:: Task objective ::
Starting with the line that contains "How far from" and going on through the line that contains "3.66 meters", put those lines of the records into a JSON list of strings, one string per line, with blank lines left out. Include both end lines and nothing else.

:: Task input ::
---

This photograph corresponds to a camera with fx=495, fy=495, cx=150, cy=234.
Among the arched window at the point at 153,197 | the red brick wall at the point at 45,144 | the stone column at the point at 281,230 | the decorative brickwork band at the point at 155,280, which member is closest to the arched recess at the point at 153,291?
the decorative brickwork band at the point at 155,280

---

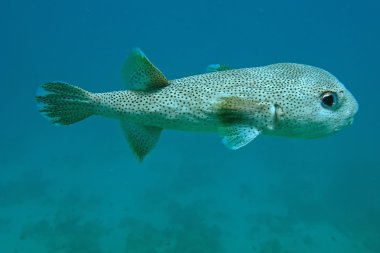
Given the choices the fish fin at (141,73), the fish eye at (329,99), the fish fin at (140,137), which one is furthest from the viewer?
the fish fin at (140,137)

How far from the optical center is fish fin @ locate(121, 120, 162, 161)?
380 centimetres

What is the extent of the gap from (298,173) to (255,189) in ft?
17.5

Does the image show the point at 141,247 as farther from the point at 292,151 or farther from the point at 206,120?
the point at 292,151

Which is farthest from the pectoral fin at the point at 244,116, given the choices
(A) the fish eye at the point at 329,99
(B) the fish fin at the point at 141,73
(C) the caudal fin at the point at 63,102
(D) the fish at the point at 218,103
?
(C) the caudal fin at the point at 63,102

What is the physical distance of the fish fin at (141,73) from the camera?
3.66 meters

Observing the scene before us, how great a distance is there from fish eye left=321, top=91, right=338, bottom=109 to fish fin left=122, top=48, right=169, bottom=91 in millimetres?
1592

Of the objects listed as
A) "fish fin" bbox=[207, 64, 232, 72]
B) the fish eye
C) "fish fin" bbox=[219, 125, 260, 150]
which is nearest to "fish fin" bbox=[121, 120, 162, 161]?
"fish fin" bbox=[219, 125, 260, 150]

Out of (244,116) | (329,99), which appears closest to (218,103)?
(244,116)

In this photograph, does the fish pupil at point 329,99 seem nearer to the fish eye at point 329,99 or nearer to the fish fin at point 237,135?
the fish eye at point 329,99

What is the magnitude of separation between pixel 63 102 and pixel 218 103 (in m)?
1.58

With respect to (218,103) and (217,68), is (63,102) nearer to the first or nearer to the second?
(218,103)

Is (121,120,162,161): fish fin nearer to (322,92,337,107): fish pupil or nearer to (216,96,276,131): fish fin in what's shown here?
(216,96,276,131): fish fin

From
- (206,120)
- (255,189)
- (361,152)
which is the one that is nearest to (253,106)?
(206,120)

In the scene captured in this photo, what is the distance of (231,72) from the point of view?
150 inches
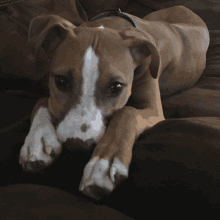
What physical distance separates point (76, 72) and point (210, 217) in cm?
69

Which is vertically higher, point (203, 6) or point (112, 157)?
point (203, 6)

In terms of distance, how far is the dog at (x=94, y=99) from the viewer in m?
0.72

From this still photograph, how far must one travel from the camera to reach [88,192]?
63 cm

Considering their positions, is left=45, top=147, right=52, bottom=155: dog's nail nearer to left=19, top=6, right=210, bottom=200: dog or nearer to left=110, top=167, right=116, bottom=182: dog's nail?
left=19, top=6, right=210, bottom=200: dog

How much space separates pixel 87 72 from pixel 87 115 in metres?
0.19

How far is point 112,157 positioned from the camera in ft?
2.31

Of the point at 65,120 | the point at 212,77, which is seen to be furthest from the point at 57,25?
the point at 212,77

---

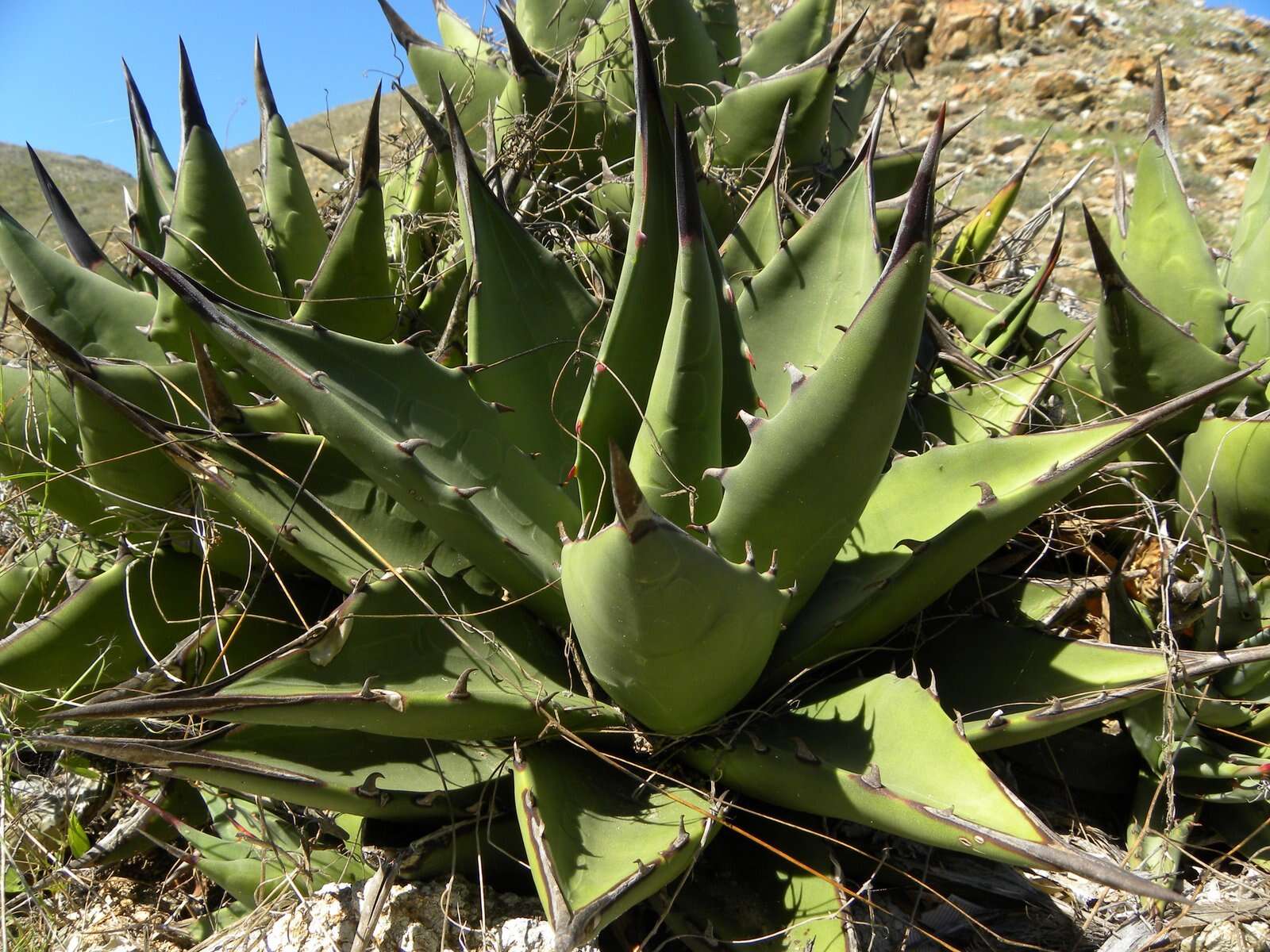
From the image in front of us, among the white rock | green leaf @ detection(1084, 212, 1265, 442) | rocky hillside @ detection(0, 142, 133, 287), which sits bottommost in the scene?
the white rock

---

:: Result of the exercise ::
[
  "How far from the optical center is fish fin @ locate(121, 120, 162, 161)?",
  "380 centimetres",
  "What is the extent of the gap from (298,173) to (255,189) in ft?",
  "17.5",
  "Does the image show the point at 141,247 as farther from the point at 292,151 or farther from the point at 206,120?",
  "the point at 292,151",
  "Which is farthest from the pectoral fin at the point at 244,116, given the choices",
  "(A) the fish eye at the point at 329,99",
  "(B) the fish fin at the point at 141,73",
  "(C) the caudal fin at the point at 63,102",
  "(D) the fish at the point at 218,103",
  "?",
  "(C) the caudal fin at the point at 63,102",
  "What is the physical distance of the fish fin at (141,73) from the camera?",
  "3.66 meters"
]